• Text section:
Mt. Rainier Fuhrer Finger Route WA  •  14,410'  •  4392m
Expedition Details Dates and Prices

Mt. Rainier Fuhrer Finger Route Summit Climb

The Fuhrer Finger climb is a good choice for an intermediate level climb and mountaineering training curriculum. This program is for anyone with prior alpine climbing experience looking for a more challenging route and skill training on Mt. Rainier. If you are very fit and looking to push yourself physically and technically on a climb other than the standard route this program is for you. This is a small group climb, limited to 4 climbers and 2 IMG guides.

Climbers on this program have often climbed either the Emmons or the Kautz routes on Mt. Rainier and have mastered skills in the mountaineering training curriculum on those programs. The Fuhrer Finger route is sometimes more technical and always more continuously difficult than either the Emmons or the Kautz routes. Participants must be confident cramponing in firm glacier ice conditions on moderate to steep slopes and using two technical tools for the steeper sections of the route. This is a challenging climb that ascends the steep Fuhrer Finger, a more direct line up the south side of the mountain. The climb gets you away from the majority of the climbers in the Camp Muir corridor. It is normal to not see another party on the route. The crux of the route, the finger itself, is a narrow chute that necks down to a few hundred feet across. The steepest part of the chute is 40-50 degrees in angle. Above, the upper mountain climbs steeply up along the Wilson Cleaver to 13,500 feet before the glacier angles back to a more typical 20 degree slope. Hazards on this route include the potential for rock or ice fall during warming conditions and we climb the exposed part of the chute rapidly to avoid prolonged exposure. The 5-day program curriculum allows enough time to train and complete the climb comfortably, but if you have not climbed on steeper glacier or ice slopes before, we strongly recommend choosing another route as your first attempt of Mt. Rainier. If you are looking for something more physically challenging, a chance to improve your technical skills and get off the beaten track, then the Fuhrer Finger route is an excellent program.

• Records:
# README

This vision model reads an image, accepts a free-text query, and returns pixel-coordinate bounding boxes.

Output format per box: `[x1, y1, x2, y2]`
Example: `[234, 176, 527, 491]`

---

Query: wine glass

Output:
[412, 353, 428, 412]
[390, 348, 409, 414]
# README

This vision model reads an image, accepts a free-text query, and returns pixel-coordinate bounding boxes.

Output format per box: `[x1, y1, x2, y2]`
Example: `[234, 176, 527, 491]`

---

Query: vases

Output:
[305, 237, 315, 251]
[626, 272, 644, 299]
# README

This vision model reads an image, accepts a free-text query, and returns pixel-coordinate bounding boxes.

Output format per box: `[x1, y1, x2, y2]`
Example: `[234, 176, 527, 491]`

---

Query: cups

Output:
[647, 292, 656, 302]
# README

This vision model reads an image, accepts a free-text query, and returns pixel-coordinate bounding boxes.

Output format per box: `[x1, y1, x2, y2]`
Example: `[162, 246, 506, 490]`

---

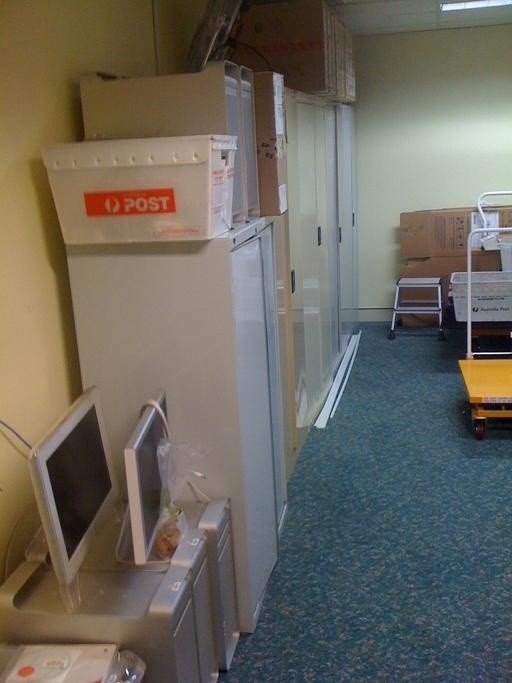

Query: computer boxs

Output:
[76, 60, 259, 230]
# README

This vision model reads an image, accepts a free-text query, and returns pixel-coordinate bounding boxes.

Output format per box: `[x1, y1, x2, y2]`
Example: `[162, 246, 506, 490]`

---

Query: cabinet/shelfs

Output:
[65, 219, 287, 632]
[280, 88, 355, 425]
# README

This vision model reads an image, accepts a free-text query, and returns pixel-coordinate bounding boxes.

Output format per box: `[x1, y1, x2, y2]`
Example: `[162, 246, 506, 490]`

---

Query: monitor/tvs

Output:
[27, 385, 115, 587]
[115, 390, 169, 571]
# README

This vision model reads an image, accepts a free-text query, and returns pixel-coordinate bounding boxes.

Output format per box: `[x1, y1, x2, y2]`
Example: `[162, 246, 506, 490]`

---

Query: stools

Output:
[388, 277, 444, 341]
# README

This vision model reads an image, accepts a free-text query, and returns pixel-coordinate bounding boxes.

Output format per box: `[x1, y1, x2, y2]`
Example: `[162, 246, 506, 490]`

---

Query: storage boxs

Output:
[398, 206, 512, 327]
[226, 0, 356, 216]
[40, 133, 238, 243]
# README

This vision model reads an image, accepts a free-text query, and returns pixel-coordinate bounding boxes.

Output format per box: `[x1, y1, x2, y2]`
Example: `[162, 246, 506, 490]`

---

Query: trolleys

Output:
[473, 189, 512, 351]
[455, 226, 512, 439]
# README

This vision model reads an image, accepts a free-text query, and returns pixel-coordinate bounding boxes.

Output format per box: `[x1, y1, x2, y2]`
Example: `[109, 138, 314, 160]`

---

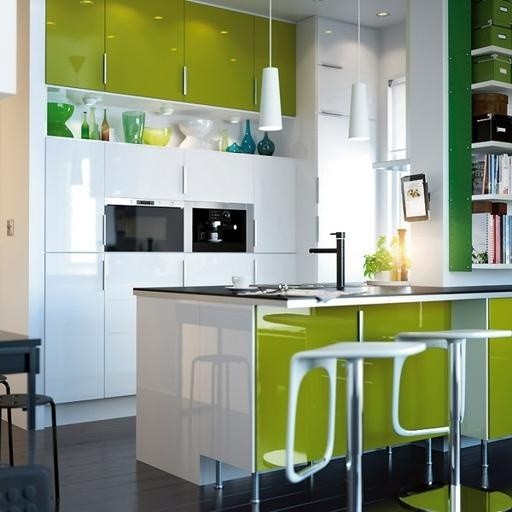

• Exercise details: Revise the Fuhrer Finger route description by giving everything from "Mt. Rainier Fuhrer Finger Route WA" down to "4 climbers and 2 IMG guides." again, with "intermediate level" replaced by "advanced level".

• Task output:
Mt. Rainier Fuhrer Finger Route WA  •  14,410'  •  4392m
Expedition Details Dates and Prices

Mt. Rainier Fuhrer Finger Route Summit Climb

The Fuhrer Finger climb is a good choice for an advanced level climb and mountaineering training curriculum. This program is for anyone with prior alpine climbing experience looking for a more challenging route and skill training on Mt. Rainier. If you are very fit and looking to push yourself physically and technically on a climb other than the standard route this program is for you. This is a small group climb, limited to 4 climbers and 2 IMG guides.